>> START Given information
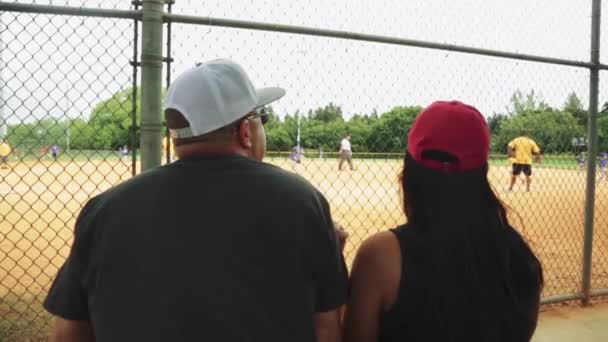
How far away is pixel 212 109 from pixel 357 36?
214 centimetres

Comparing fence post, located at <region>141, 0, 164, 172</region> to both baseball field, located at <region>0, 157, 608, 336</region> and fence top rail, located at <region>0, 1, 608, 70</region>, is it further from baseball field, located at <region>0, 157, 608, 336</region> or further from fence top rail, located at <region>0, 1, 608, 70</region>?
baseball field, located at <region>0, 157, 608, 336</region>

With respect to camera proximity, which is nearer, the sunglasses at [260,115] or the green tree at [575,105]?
the sunglasses at [260,115]

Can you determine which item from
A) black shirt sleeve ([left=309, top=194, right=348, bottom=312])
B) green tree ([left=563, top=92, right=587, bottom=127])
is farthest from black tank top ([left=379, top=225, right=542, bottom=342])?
green tree ([left=563, top=92, right=587, bottom=127])

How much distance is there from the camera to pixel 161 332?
1.27 metres

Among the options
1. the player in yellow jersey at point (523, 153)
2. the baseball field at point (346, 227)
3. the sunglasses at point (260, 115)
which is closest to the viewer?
the sunglasses at point (260, 115)

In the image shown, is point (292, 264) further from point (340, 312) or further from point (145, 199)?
point (145, 199)

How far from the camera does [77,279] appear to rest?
52.2 inches

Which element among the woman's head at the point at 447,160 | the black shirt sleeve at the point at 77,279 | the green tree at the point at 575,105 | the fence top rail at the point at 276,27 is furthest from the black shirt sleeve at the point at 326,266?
the green tree at the point at 575,105

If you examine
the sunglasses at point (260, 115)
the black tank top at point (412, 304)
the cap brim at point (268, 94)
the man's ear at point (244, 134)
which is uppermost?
the cap brim at point (268, 94)

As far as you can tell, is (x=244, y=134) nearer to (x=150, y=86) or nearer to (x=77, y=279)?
(x=77, y=279)

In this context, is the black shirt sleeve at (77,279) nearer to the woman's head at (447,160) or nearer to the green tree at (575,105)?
the woman's head at (447,160)

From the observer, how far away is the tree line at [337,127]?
23.1ft

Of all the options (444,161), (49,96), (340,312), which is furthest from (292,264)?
(49,96)

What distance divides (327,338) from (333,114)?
8.14 m
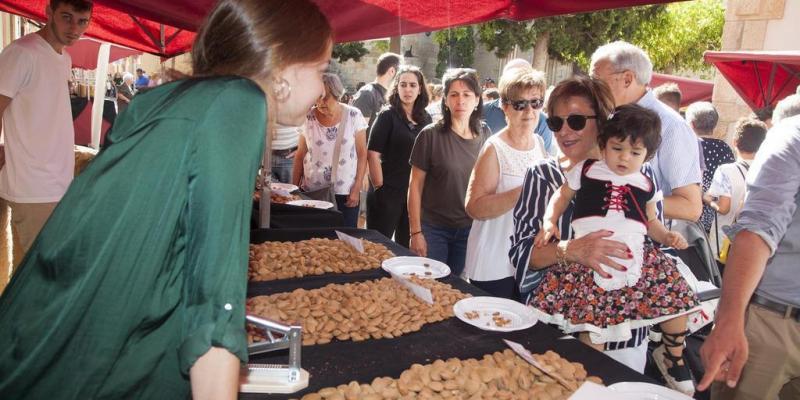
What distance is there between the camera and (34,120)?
→ 2.81m

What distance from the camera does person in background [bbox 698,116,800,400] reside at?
60.4 inches

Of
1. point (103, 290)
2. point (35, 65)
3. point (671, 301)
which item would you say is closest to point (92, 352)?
point (103, 290)

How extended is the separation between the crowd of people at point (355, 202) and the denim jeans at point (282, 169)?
>> END Given information
* [Aim of the task]: Copy out, word for word, the entries from the line holding "As far as you" through the end of the entries, both ends included, and leave out the pictures.

* [Solution]:
As far as you can tell, is (x=244, y=134) nearer to (x=150, y=86) or nearer to (x=77, y=279)?
(x=77, y=279)

In this context, is the black shirt sleeve at (77,279) nearer to the woman's head at (447,160) or nearer to the green tree at (575,105)?
the woman's head at (447,160)

From the observer, how far away is the tree line at [337,127]?
23.1ft

Of all the options (444,161), (49,96), (340,312), which is furthest from (292,264)?
(49,96)

What distance divides (327,338) from (333,114)?
8.14 m
What distance is there between the camera and (34,120)?
→ 2.81m

What distance from the camera does person in background [bbox 698,116,800,400] reside at?
60.4 inches

Of
1. point (103, 290)
2. point (35, 65)
3. point (671, 301)
which item would you say is closest to point (92, 352)?
point (103, 290)

How extended is the separation between the crowd of people at point (355, 202) and the denim jeans at point (282, 169)?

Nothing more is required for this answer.